TRECHO APRESENTADO -
--*--
A tônica atual ainda é dada por informações nascidas no final do século 19, início do século 20, quando podia se especular sobre a mente e o comportamento humano, sem metodologia científica e publicar pensando estar sendo científico. Os textos deste período descrevem o Pensamento corrente no Mundo das Idéias, instância em que os atos humanos são interpretados em termos culturais, “é isto”, “é aquilo”, e o corrobora “cientificamente”, passando a constituir “verdades” por critério de autoridade: “fulano disse”, muitos dos quais alimentam na Cultura o tipo de vírus que aqui se descreve.

É preciso complementar Karen Horney, “o ser humano possui uma propensão inata para a auto-realização, e, se os obstáculos forem removidos, o indivíduo se desenvolverá e se transformará num adulto maduro plenamente realizado”. (Karen Horney, Neurose e Desenvolvimento Humano), enxergando como obstáculo ao pleno desenvolvimento do ser, o induzir uma criança a comportar-se pela tradução de seus atos em “ela é”, principalmente nas cochifalas, a que a criança não tem acesso. A criança é a bolota de carvalho da alegoria de Karen Horney e esta indução nada mais é que orientar o desenvolvimento de sua personalidade para ser aquilo que, aos olhos dos adultos e do ambiente “é”, muitas vezes apenas como um fator cultural, mas podendo ser também uma orientação predeterminada na mente do adulto.
--*--
DADOS FORNECIDOS -

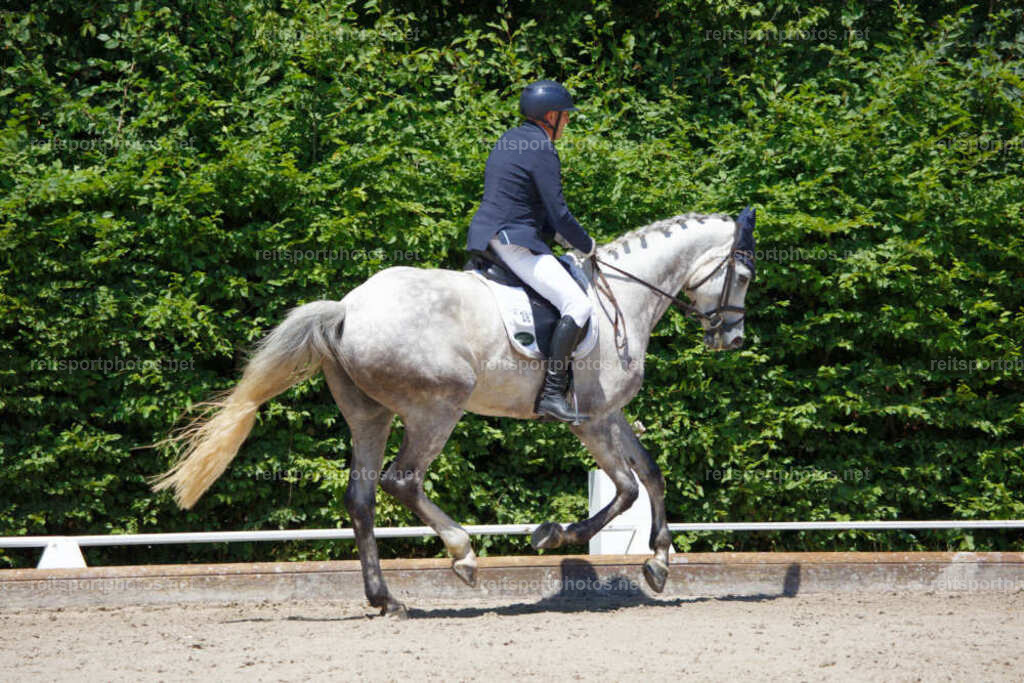 JHE_4156 | JoYa Fotografie - Realisiert mit Pictrs.com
--*--
QUESTÕES -
A – Transcreva, sem qualquer alteração, a passagem do trecho apresentado que vai de "É preciso complementar" até "mente do adulto.".
B – Segundo o trecho apresentado, por que induzir uma criança a comportar-se pela tradução de seus atos em "ela é" constitui obstáculo ao pleno desenvolvimento do ser? Responda em uma a três frases.
C – Relacione todas as expressões que aparecem entre aspas no primeiro parágrafo do trecho apresentado.

RESPOSTAS POR ITEM -
A –
É preciso complementar Karen Horney, “o ser humano possui uma propensão inata para a auto-realização, e, se os obstáculos forem removidos, o indivíduo se desenvolverá e se transformará num adulto maduro plenamente realizado”. (Karen Horney, Neurose e Desenvolvimento Humano), enxergando como obstáculo ao pleno desenvolvimento do ser, o induzir uma criança a comportar-se pela tradução de seus atos em “ela é”, principalmente nas cochifalas, a que a criança não tem acesso. A criança é a bolota de carvalho da alegoria de Karen Horney e esta indução nada mais é que orientar o desenvolvimento de sua personalidade para ser aquilo que, aos olhos dos adultos e do ambiente “é”, muitas vezes apenas como um fator cultural, mas podendo ser também uma orientação predeterminada na mente do adulto.

B – Porque essa indução nada mais é que orientar o desenvolvimento da personalidade da criança para ser aquilo que, aos olhos dos adultos e do ambiente, "é". Muitas vezes isso ocorre apenas como um fator cultural, mas pode ser também uma orientação predeterminada na mente do adulto.

C –
- "é isto"
- "é aquilo"
- "cientificamente"
- "verdades"
- "fulano disse"